In an upbeat and informative recounting of her life adventures (and misadventures), Virginia S. Hinshaw, chancellor emerita of the University of Hawaiʻi at Mānoa and John A. Burns School of Medicine (JABSOM) professor, provides a handbook for life with a series of lessons that are timeless.

hinshaw headshot
Virginia Hinshaw

In her new book My Heart Smiles: Life stories from an audacious academic! Hinshaw shares lessons learned from relationships with people around the world and adventures such as swimming with great white sharks, surviving cancer and leading a university.

It’s a story of a girl growing up in a time when women in the workplace were not considered for brains, but for beauty. It’s also a charming telling of a girl who grew up with unwavering confidence, someone who doggedly devised a formula for success. Hinshaw’s anecdotes span from her childhood, to being a parent and a learner, to her time as UH Mānoa’s chancellor, and as a professor at JABSOM. She recalls spending days with her grandfather who called her his “Shining Star,” to her college days studying microbiology in a realm where women were a rarity, to working in hospitals, institutes and universities.

Hinshaw, and many like her, still blaze through barriers for women and minorities. At one point in her many jobs, she took a position at a hospital conducting microbiology research and clinical work, eventually developing an independent research project. When she discussed her plans to leave, the hospital asked her to help find someone to take over her position. Since she had turned the job into a more supervisory, independent position, they decided that a man should be hired for the job.

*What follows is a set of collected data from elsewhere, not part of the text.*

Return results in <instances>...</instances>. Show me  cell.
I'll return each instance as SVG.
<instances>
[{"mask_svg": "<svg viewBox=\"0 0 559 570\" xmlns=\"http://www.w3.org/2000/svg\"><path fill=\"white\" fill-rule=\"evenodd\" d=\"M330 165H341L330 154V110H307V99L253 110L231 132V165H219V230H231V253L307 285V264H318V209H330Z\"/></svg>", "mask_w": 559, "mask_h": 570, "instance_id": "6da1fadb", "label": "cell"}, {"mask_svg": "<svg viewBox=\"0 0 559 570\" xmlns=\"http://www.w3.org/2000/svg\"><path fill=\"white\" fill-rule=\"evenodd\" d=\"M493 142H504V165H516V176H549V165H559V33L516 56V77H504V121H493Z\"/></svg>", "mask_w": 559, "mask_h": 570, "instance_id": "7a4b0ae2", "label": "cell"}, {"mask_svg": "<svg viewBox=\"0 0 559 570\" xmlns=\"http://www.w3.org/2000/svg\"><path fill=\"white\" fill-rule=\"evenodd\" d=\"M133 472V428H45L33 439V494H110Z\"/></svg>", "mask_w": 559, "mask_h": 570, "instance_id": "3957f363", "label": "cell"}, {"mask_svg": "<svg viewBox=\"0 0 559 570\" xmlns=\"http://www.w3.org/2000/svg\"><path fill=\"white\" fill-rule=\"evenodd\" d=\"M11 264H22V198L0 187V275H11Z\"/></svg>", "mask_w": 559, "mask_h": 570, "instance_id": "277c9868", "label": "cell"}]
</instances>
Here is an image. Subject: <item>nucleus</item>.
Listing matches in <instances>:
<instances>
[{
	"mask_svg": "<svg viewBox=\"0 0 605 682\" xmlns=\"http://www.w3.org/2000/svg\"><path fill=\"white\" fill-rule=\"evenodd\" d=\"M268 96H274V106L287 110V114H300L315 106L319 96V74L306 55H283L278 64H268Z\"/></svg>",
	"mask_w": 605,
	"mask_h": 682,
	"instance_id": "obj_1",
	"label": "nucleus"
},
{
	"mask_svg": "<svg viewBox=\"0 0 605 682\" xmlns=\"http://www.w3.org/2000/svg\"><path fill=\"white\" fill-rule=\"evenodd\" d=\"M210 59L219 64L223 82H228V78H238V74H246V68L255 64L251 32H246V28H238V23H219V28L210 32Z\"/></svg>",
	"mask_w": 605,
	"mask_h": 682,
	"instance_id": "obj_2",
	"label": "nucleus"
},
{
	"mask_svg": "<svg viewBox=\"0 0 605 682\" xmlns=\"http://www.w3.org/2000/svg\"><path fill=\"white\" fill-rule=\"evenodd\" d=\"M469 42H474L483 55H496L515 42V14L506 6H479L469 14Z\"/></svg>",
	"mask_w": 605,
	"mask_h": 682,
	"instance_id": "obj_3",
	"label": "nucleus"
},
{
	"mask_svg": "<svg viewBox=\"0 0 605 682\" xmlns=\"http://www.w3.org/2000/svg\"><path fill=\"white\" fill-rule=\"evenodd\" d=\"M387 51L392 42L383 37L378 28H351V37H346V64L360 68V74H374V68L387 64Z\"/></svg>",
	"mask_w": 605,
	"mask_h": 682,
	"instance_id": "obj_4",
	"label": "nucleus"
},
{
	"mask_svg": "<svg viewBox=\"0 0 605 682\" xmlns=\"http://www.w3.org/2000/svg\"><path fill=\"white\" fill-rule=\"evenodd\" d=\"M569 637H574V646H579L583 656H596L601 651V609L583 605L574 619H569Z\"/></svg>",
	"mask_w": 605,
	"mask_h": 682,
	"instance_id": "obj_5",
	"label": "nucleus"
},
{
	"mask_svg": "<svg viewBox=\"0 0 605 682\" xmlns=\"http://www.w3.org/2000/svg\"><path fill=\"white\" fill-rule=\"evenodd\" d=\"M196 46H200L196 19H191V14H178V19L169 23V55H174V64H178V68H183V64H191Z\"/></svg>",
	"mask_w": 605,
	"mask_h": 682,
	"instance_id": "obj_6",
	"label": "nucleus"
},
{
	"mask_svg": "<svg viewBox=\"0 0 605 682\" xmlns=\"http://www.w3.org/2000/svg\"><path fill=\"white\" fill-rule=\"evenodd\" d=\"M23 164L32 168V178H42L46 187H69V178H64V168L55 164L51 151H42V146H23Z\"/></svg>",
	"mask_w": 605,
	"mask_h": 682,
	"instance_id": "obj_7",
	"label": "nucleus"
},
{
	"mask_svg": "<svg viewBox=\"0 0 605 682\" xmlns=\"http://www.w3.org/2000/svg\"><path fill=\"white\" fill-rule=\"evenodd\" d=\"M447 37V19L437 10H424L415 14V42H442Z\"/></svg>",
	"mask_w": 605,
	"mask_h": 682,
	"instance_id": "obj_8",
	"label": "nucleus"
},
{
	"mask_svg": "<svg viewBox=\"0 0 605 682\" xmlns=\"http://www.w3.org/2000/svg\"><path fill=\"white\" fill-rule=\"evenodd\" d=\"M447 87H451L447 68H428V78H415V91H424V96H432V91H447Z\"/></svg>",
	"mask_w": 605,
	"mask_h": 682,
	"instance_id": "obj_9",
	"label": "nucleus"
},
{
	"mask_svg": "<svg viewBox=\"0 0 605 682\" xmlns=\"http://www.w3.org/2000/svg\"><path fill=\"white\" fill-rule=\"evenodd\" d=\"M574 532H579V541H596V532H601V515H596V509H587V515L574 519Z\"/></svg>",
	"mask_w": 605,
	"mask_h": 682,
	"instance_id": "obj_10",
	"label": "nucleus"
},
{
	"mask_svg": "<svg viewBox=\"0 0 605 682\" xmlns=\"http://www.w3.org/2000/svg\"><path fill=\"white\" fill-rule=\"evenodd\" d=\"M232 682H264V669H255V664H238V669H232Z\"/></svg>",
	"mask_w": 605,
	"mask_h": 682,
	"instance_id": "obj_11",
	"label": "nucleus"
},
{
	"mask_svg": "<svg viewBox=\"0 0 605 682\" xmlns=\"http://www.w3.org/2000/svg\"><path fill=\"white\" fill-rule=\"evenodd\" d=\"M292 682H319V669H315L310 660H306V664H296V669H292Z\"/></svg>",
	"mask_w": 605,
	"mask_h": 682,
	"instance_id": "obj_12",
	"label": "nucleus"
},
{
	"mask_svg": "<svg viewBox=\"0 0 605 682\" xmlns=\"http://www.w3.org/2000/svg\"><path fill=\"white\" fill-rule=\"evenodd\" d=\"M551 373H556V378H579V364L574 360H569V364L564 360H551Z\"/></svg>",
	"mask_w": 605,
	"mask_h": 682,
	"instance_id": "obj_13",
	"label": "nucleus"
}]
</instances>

“This also meant, of course, that they would hire a man with my exact qualifications to replace me and pay him 40% more than I was making,” Hinshaw recounted. “I know how humiliating it is to be viewed as less valuable because of your gender; that pain is surely no less for racial minorities, people with disabilities, LGBTQ+, and others characterized as ‘different’ and subjected to discrimination in the workplace and society as a whole.”

Laced with humor and many inspirational quotes, Hinshaw hopes her reflections will inspire others to celebrate the wonder of their own lives. My Heart Smiles: Life stories from an audacious academic! is available on Amazon.